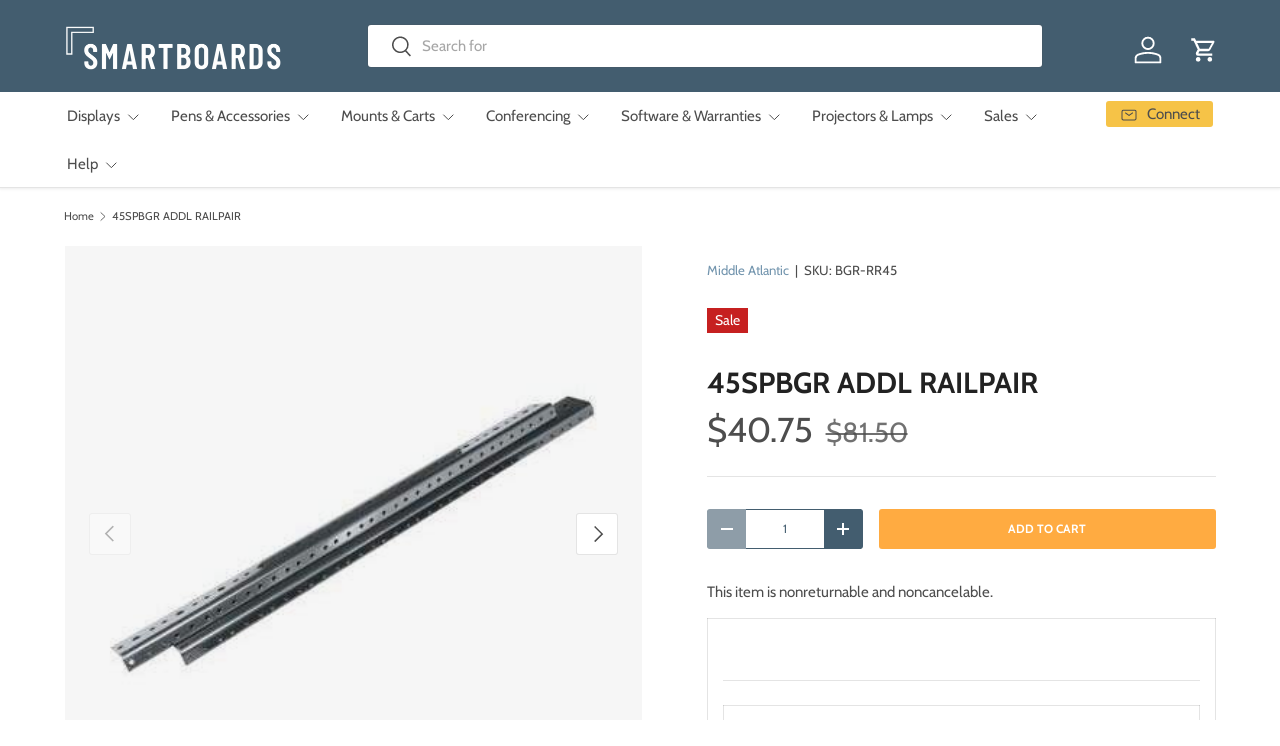

--- FILE ---
content_type: text/css;charset=UTF-8
request_url: https://cached.rebuyengine.com/api/v1/widgets/styles?id=198790&format=css&cache_key=1769738777
body_size: -810
content:
#rebuy-widget-198790 .rebuy-variant-title{display:block}

--- FILE ---
content_type: text/javascript
request_url: https://www.smartboards.com/cdn/shop/t/21/assets/product-comparison-grid.js?v=102849066479549104961730747545
body_size: -159
content:
if(!customElements.get("product-comparison-grid")){class ProductComparisonGrid extends HTMLElement{constructor(){super(),this.grid=this.querySelector(".product-comparison-grid"),this.rows=this.grid.querySelectorAll("tr"),this.gridContainer=this.querySelector(".product-comparison-container"),this.showAllButton=this.querySelector(".js-show-all"),this.showAllButton&&this.showAllButton.addEventListener("click",this.handleShowAllClick.bind(this))}handleShowAllClick(evt){const buttonText=evt.target.textContent;evt.target.textContent=evt.target.dataset.toggleText,evt.target.dataset.toggleText=buttonText;const gridHeight=this.grid.clientHeight;this.gridContainer.style.maxHeight=`${gridHeight}px`,this.gridContainer.style.overflow="hidden",this.gridContainer.classList.add("is-transitioning");let heightReduction=0;this.rows.forEach(row=>{row.classList.contains("js-hidden")?(row.classList.remove("js-hidden"),row.dataset.wasHidden="true"):row.dataset.wasHidden&&(heightReduction+=row.clientHeight)}),this.gridContainer.style.maxHeight=`${heightReduction>0?gridHeight-heightReduction:this.grid.clientHeight}px`,setTimeout(()=>{heightReduction>0&&this.rows.forEach(row=>{row.dataset.wasHidden==="true"&&(row.classList.add("js-hidden"),row.removeAttribute("was-hidden"))}),this.gridContainer.style.maxHeight="",this.gridContainer.style.overflow="",this.gridContainer.classList.remove("is-transitioning")},parseFloat(window.getComputedStyle(this.gridContainer).transitionDuration)*1e3)}}customElements.define("product-comparison-grid",ProductComparisonGrid)}
//# sourceMappingURL=/cdn/shop/t/21/assets/product-comparison-grid.js.map?v=102849066479549104961730747545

· · ·

# WORK ITEM
Tally the lines above that contain "assets"; give only the number.

# RESPONSE TO THE EXERCISE
2